- Data for analysis
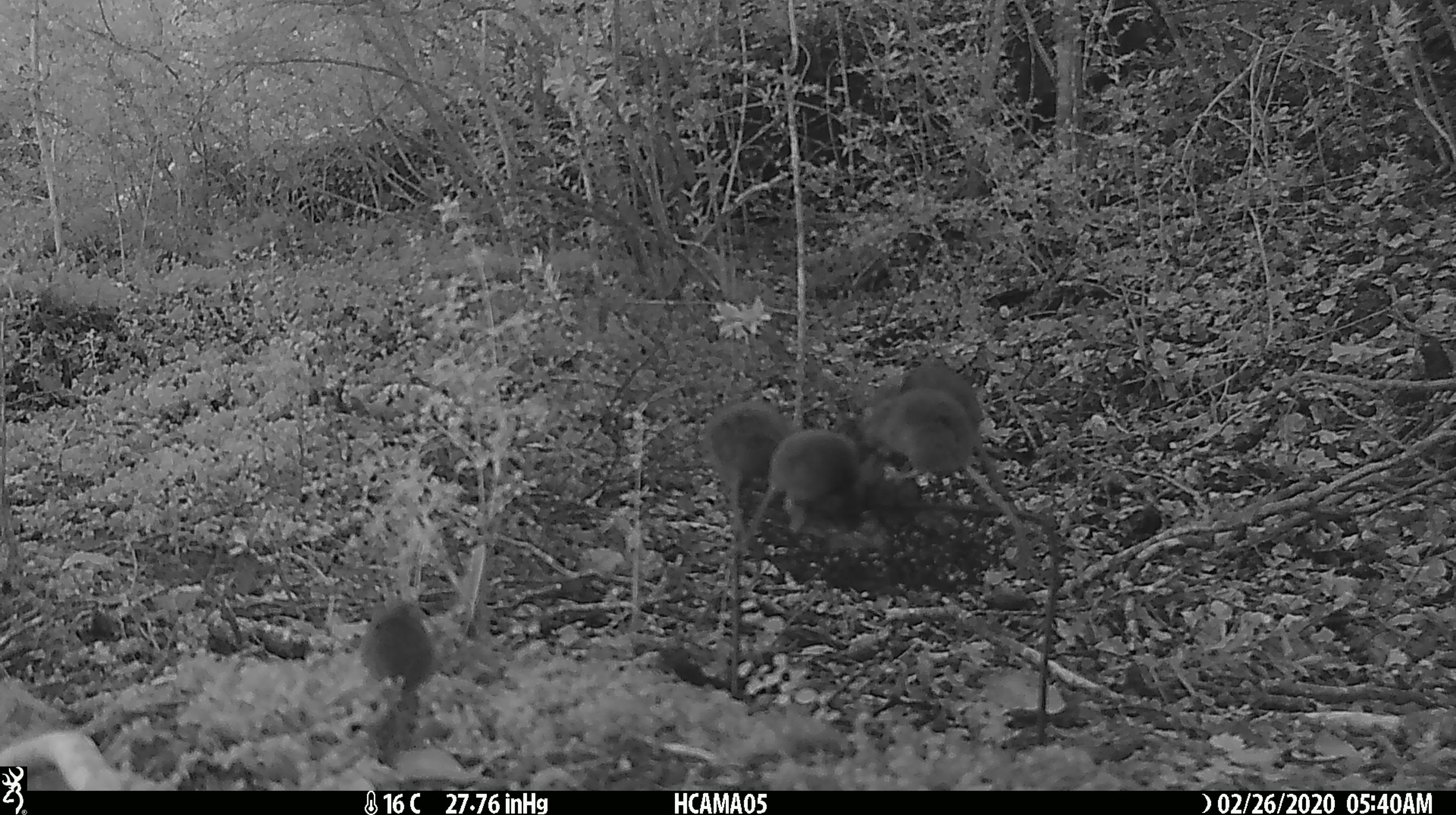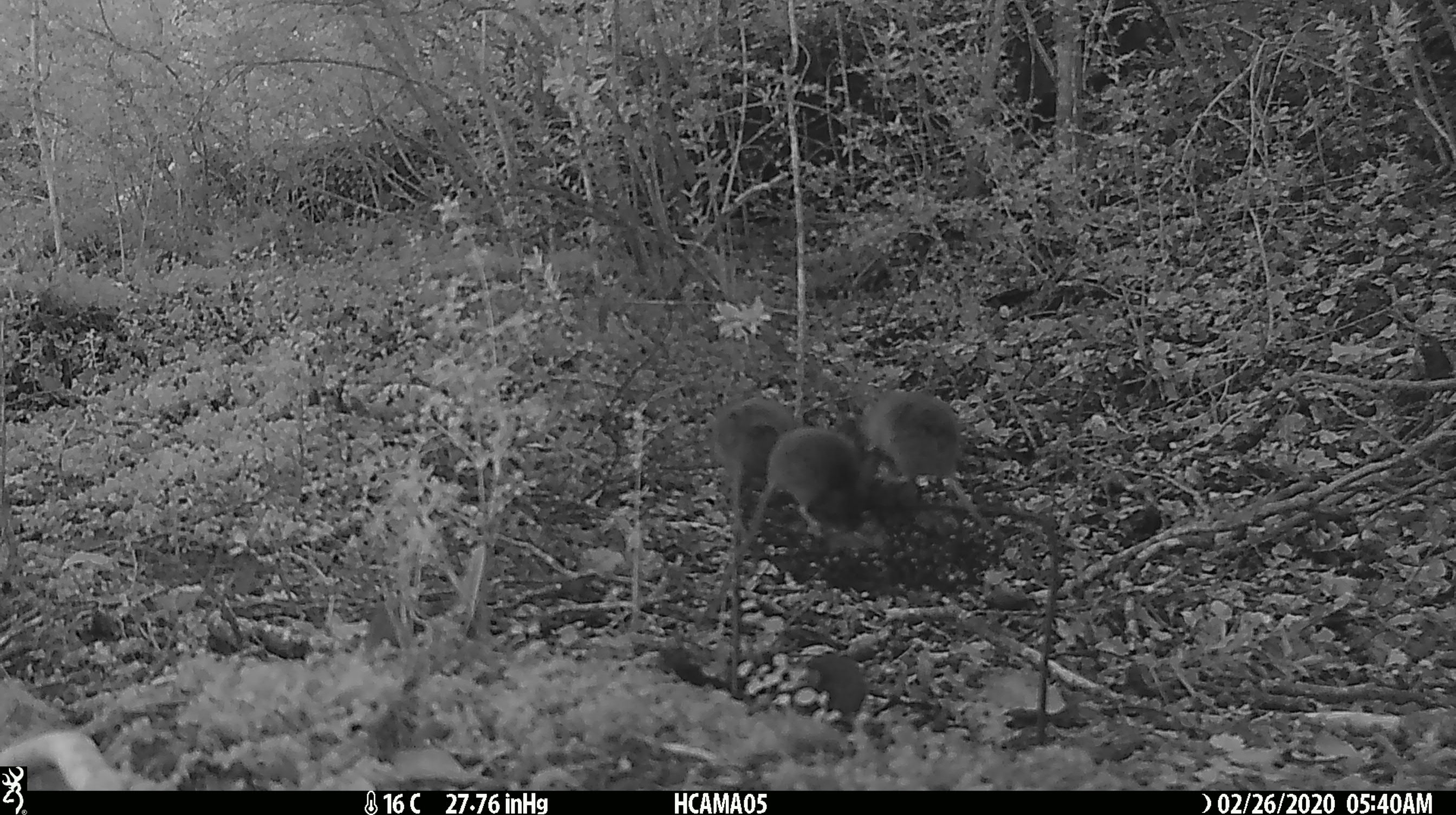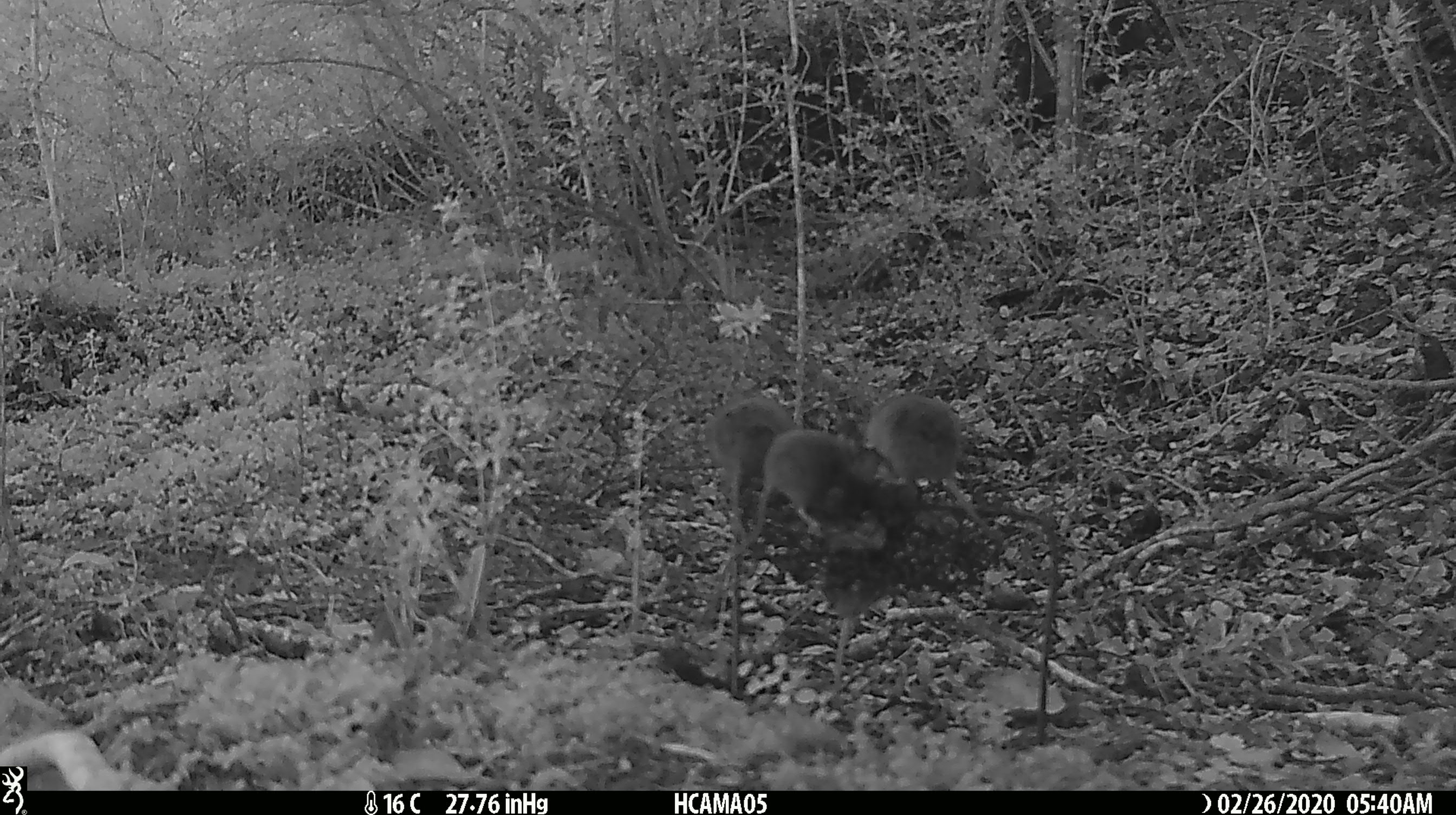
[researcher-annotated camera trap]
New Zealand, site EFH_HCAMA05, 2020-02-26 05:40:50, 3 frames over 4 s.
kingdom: Animalia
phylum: Chordata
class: Mammalia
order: Rodentia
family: Muridae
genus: Mus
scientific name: Mus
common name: mouse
Mouse (Mus).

- What to work on
The only output should be the lines from the one containing "class: Mammalia" through the final line of the material above, copied exactly.

- Answer space
class: Mammalia
order: Rodentia
family: Muridae
genus: Mus
scientific name: Mus
common name: mouse
Mouse (Mus).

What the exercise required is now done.